### [DOCUMENT EXTRACT]

━━━━━━

The rewrite bug may be catching
Nathan's already posted about his urge to rewrite his blog, so this is sort of in the same vein. However, my motivation is coming mainly from my recent signup on LinkedIn and the recent launch of the East Tennessee .NET User's Group site.
Basically, I have a lot of professional, programming-career-oriented traffic pointed at my site. This is important now, because I am unfortunately spinning my wheels in my current job (which may change now that we have a third programmer, but who knows). While I'm really liking my current setup, it's just not professional grade. Nor do I want it to be--I like posting the occasional bit of stupid crap, or random musings, or even whiny rants to get stuff off my chest. (Although, admittedly, Chainsaw Buffet has been a nice outlet for the wacky stuff and the random philosophical musings, but at the same time, it's just made me more likely to write them.)
It might be, if I posted more programming articles, but I have to confess I don't do a lot of coding off work time these days. I do the occasional bit of contract work. And most of what I do for myself isn't nifty new stuff, it's focused effort to create a particular thing. (I could rant about how the obsession with creating a finished, perfect product kills my productivity, but that's another story. Actually, I probably already have posted something like this, and if not, it's in my responses to Nathan's "To Build A Blog" series.)

━━━━━━

### [RECORD SET]

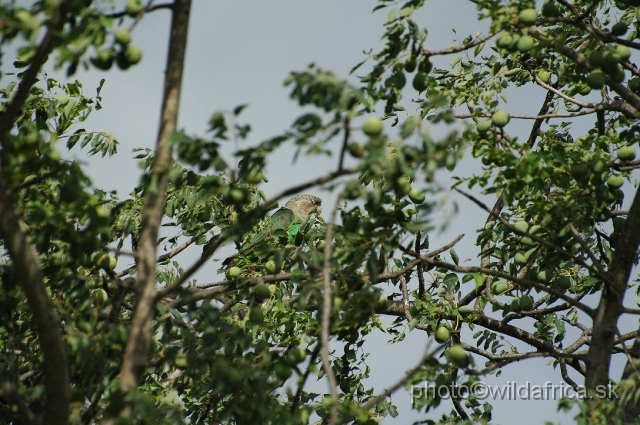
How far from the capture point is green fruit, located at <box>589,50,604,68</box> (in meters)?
3.62

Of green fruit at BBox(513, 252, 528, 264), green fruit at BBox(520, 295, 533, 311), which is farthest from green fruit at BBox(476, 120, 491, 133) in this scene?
green fruit at BBox(520, 295, 533, 311)

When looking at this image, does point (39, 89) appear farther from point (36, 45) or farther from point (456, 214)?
point (456, 214)

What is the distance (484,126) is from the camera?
3.82m

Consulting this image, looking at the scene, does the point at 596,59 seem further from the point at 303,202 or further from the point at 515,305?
the point at 303,202

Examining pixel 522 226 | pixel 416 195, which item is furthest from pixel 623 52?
pixel 416 195

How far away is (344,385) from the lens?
567 cm

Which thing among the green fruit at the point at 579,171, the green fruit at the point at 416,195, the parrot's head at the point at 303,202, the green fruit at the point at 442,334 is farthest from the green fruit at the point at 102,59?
the parrot's head at the point at 303,202

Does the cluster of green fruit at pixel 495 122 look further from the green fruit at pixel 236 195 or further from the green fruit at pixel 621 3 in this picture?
the green fruit at pixel 236 195

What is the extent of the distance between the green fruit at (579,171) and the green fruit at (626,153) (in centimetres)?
38

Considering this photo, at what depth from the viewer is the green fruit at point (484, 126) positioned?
3.81 m

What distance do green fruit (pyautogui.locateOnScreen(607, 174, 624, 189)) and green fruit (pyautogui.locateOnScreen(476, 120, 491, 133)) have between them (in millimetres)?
683

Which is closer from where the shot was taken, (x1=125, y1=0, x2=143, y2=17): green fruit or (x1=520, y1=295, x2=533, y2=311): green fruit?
(x1=125, y1=0, x2=143, y2=17): green fruit

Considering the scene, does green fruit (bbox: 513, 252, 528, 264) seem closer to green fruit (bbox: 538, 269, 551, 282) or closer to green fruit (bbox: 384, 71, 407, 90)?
green fruit (bbox: 538, 269, 551, 282)

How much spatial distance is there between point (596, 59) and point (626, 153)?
0.57 metres
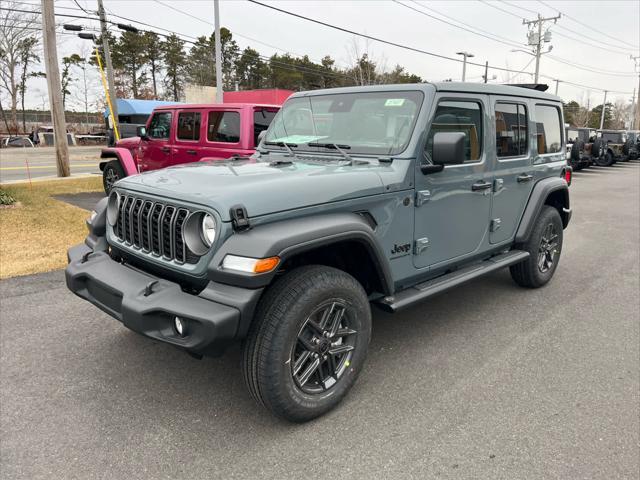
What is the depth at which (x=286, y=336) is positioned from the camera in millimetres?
2459

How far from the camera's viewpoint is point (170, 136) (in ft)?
27.4

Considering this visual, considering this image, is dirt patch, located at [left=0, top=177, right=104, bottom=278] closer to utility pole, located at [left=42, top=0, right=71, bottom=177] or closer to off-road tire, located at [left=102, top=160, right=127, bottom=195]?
off-road tire, located at [left=102, top=160, right=127, bottom=195]

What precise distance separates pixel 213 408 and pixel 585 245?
20.8 ft

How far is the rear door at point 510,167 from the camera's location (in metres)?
4.06

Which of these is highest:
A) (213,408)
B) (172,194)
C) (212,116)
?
(212,116)

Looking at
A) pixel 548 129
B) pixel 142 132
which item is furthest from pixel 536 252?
pixel 142 132

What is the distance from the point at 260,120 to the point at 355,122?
4166 millimetres

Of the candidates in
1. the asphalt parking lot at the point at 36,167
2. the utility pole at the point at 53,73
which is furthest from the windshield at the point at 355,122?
the asphalt parking lot at the point at 36,167

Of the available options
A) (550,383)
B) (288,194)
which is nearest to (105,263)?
(288,194)

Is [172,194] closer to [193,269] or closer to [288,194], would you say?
[193,269]

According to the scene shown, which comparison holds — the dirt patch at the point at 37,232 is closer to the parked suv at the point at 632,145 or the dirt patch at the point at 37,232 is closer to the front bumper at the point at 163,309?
the front bumper at the point at 163,309

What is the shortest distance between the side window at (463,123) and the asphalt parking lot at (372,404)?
1496 mm

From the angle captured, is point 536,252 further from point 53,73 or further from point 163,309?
point 53,73

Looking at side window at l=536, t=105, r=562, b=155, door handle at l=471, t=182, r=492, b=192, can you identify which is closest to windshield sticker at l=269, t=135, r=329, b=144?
door handle at l=471, t=182, r=492, b=192
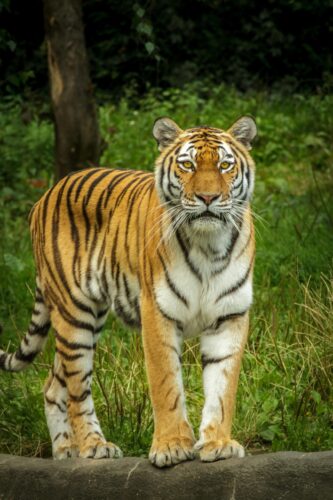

━━━━━━

### [SET EXERCISE]
Reproduce the passage from the blog post about rewriting a blog word for word, starting at "Basically, I have" and ending at "to write them.)".

### [RESULT OF THIS EXERCISE]
Basically, I have a lot of professional, programming-career-oriented traffic pointed at my site. This is important now, because I am unfortunately spinning my wheels in my current job (which may change now that we have a third programmer, but who knows). While I'm really liking my current setup, it's just not professional grade. Nor do I want it to be--I like posting the occasional bit of stupid crap, or random musings, or even whiny rants to get stuff off my chest. (Although, admittedly, Chainsaw Buffet has been a nice outlet for the wacky stuff and the random philosophical musings, but at the same time, it's just made me more likely to write them.)